Extract provided —
The league operates under a revenue sharing plan, and all league revenues are considered shared revenues, which after operating expenses, are distributed evenly among the 32 NFL teams. That money is then taxed as income for the individual teams, under both state and federal law.
In other words, the NFL itself doesn’t make any money, the 32 NFL teams do. Should the tax exempt status be revoked, NFL revenue would then get taxed TWICE, which is unfair regardless of your world view.
Taxing the NFL as a corporation would result in two levels of taxation – at the corporate level and at the level of the owners of the corporation when they receive their share of the income as a dividend. This is the same as any other corporation in the U.S.
On the NFL’s most recent filing with the IRS they reported a net loss and would therefore not pay any income tax although a change in their tax exempt status would likely change their reporting method.
When you say the NFL teams do pay taxes, does that mean the owners of the teams pay taxes? After all doesn’t the money go to the owners of the team and not the players?
Doug: your column is just too incredible for one day. How can we let people know all the topics inside your column instead of just the lead headline (maybe have subtitle bullets ?) . Heres some comments in order of appearance.

Data records —

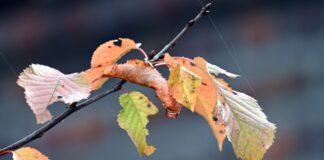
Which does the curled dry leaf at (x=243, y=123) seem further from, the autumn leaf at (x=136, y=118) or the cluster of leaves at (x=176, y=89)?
the autumn leaf at (x=136, y=118)

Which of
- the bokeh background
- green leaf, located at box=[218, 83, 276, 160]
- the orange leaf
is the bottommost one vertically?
green leaf, located at box=[218, 83, 276, 160]

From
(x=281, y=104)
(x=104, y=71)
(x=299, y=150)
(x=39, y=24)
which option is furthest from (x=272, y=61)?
(x=104, y=71)

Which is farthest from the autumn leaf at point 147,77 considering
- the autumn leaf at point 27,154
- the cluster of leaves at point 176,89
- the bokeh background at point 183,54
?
the bokeh background at point 183,54

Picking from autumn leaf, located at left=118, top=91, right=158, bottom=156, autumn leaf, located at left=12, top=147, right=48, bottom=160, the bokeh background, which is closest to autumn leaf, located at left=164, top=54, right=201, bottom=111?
autumn leaf, located at left=118, top=91, right=158, bottom=156

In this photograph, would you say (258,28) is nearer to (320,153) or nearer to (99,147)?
(320,153)

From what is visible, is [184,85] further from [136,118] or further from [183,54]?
[183,54]

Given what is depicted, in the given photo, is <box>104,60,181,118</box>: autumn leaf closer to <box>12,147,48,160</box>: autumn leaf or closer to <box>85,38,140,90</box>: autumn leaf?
<box>85,38,140,90</box>: autumn leaf

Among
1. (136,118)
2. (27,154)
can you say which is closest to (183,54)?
(136,118)
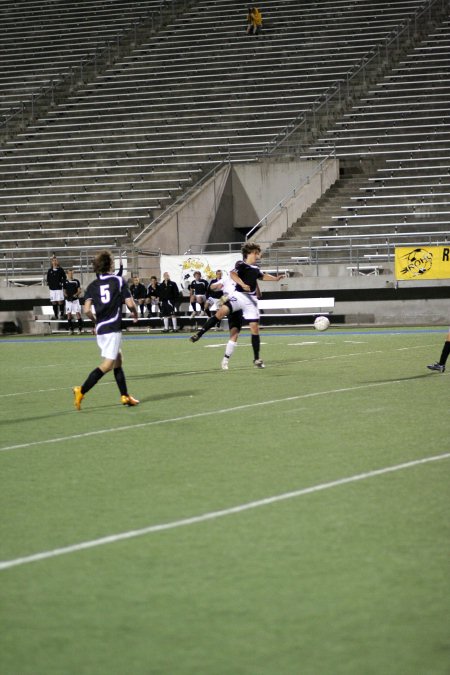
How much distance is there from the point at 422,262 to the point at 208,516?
26065mm

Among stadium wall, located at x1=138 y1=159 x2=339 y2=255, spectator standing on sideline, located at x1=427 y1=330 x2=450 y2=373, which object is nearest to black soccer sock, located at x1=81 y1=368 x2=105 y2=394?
spectator standing on sideline, located at x1=427 y1=330 x2=450 y2=373

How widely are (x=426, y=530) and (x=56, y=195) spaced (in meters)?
36.9

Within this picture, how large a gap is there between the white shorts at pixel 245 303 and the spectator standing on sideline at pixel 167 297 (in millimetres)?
13634

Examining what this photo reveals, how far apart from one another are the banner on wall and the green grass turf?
1957cm

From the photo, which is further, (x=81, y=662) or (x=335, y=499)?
(x=335, y=499)

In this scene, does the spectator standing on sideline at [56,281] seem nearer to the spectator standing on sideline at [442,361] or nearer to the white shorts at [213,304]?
the white shorts at [213,304]

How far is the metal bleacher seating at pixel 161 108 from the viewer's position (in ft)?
135

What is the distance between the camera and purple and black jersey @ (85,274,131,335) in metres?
12.9

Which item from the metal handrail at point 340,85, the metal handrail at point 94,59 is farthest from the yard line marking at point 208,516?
the metal handrail at point 94,59

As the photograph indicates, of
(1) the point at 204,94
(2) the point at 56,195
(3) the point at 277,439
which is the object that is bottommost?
(3) the point at 277,439

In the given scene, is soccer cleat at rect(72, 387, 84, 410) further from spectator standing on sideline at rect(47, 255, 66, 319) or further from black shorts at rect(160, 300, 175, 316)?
spectator standing on sideline at rect(47, 255, 66, 319)

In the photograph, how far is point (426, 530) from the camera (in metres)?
6.57

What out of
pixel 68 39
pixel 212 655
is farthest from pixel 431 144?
pixel 212 655

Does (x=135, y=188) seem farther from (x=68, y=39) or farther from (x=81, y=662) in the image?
(x=81, y=662)
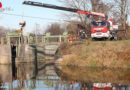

What this exercise asks —
a - In the text on NFL taxes, what did the NFL report on its most recent IRS filing?
b - Pick up the text on NFL taxes after its final sentence and carry it on.

Per-task outputs —
a - It reported a net loss.

b -
Mayoral National attention: The dinosaurs seem to think the best defense is to be offensive as you describe the attacks on DeBlasio. As I have noted in previous commentary, the seeds of recent past and current land use messes in San Diego were planted by the Mayor Sanders team. Filner clumsily tried to find a public benefit on the margins in the midst of his other activities. But we are not done with other seeds that were sown. Just last week another one popped up in the middle of another neighborhood masquerading as yet another “assisted living facility.” More on that in a separate commentary column.
Barrio Logan community plan. Too bad we couldn’t just move I-5 freeway over right next to the shipyards . Now there would be a buffer. Seems that the history of what has been done by other agencies like Caltrans already to this community somehow is left out of the “conversation” that was proposed some weeks back.
NFL is a $ 9 Billion tax exempt non profit enterprise. How are we doing on helping all those players suffering from brain injuries. Oh, yeah. You can now sign up for Obamacare for that “preexisting” condition, unless , of course some of the same folks making sure the non profit monopoly stays tax exempt succeed in overturning the Affordable Care Act.
Mt Soledad Cross. De Maio wants to” save the memorial”. I say, save the memorial and move the cross. Actually, a previous proposal suggested that the cross would make an excellent superstructure to support an eternal flame covering honoring the fallen and other veterans.
U-T apology for gun add under the shooting article. “The adjacency was unintentional”(maybe more like “unconscious”). Kind of complements the old saying “I didn’t know the gun was loaded.”
and this is just a fraction of the great stories packed into “one day’s Starting Line”. Thanks for the great coverage.